9. Robbie Ray corollary. Great raw stuff, an extra year of club control. And yeah, it's easy for sellers to ask for plenty when the market is this volatile, but there's a very good argument to be made on the value of control.
Look at this winter. Teams that want to improve their pitching staffs -- i.e., all 30 -- have only a finite number of free agents who are even in Ray's neighborhood. Astros star Gerrit Cole is clearly the top free-agent pitcher this winter. He's looking at perhaps a $200 million deal. In the next tier are Bumgarner, major league ERA leader Hyun-Jin Ryu and Twins standout Jake Odorizzi. Wheeler and Alex Wood, who hasn't pitched this year, are young and talented. Cole Hamels and Wade Miley are solid veterans.
And ... there's not a ton more, at least in terms of starting pitchers to really change a team's fortunes. Ray has looked at least something like that pitcher in the past and at times this season.

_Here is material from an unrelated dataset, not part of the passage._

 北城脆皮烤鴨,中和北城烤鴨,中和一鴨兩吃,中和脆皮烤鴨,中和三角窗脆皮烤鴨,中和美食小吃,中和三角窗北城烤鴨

He has struck out 162 in 123 innings. He also has walked 58. He regularly hits the mid-90s with his fastball from the left side. His velocity also has ticked down in recent years.

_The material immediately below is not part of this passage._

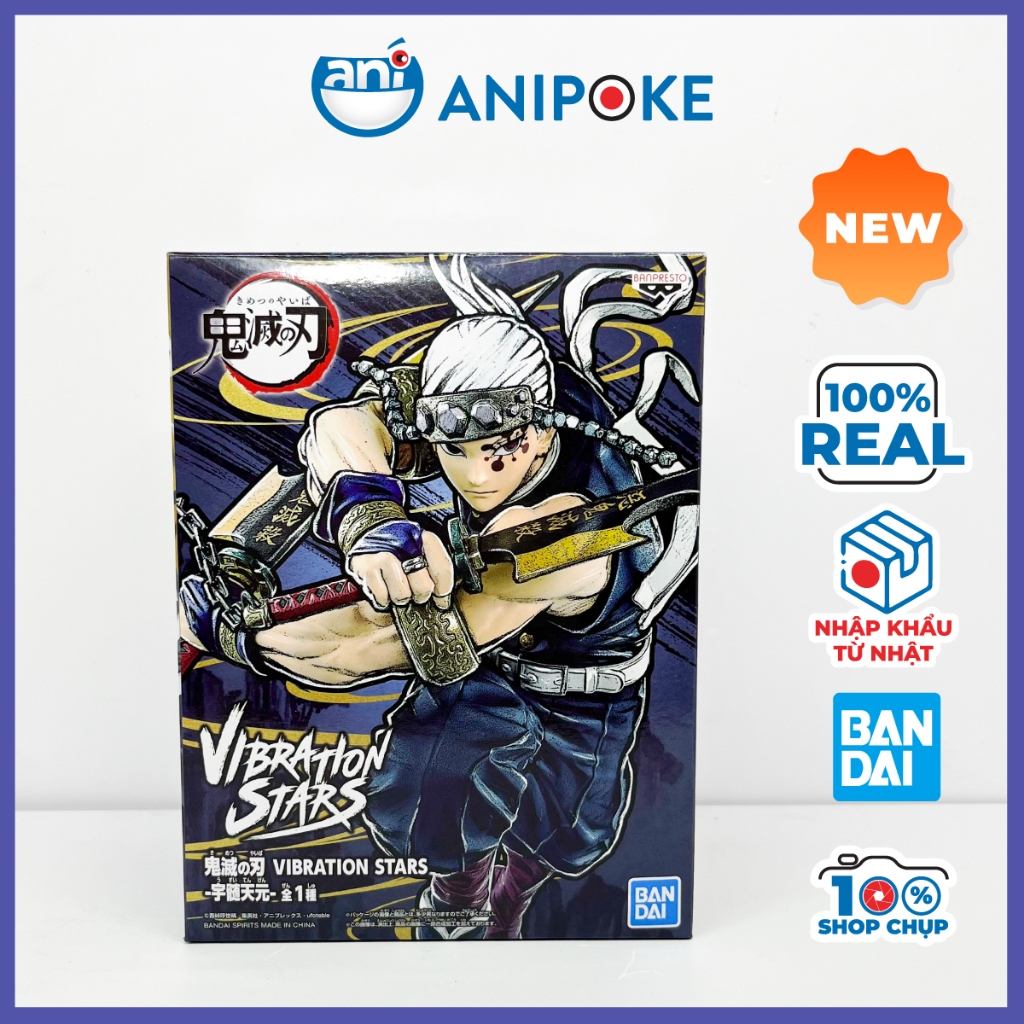 Mô hình Âm Trụ Tengen Uzui vol 1 Vibration star Kimetsu no yaiba chính hãng Bandai, (Nhập từ Nhật Full box) FG24-06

It's part of what makes Ray so fascinating. His ceiling is mansion-high. And whatever team doesn't get Minor or ...
10. Marcus Stroman may consider Ray. That's how it works this time of year. All it takes for the dam to break is one trade -- or, at the very least, a ticking clock. Needs are needs, and not addressing them can be the difference between a good season, a great season and a championship season.
You see it every night. Tuesday reminded that the Twins need, at very least, a reliever -- now. So do the Braves, come to think of it. And the Nationals? They need two. Kansas City has Ian Kennedy and Jake Diekman, and Arizona has Greg Holland and Andrew Chafin, and for anyone who wants to go with the starter-reliever combo meal, Pittsburgh has Jordan Lyles and Francisco Liriano.
It's not exactly NBA free agency, where everything feels ... big. With a weak free-agent class coming and the best players in it on contending teams, there's a real possibility that 4 p.m. rolls around July 31 and Minor and Stroman are two of the biggest -- if not the biggest -- names dealt. And don't even bring up the practically nonexistent market for hitters, where Corey Dickerson, Nicholas Castellanos and David Peralta, who is on the injured list, constitute the best of the best.
It is July, of course, and all it takes is one team to get weird. Crazy deals can come together in hours and what once seemed anticlimactic, even lifeless, can feel positively alive.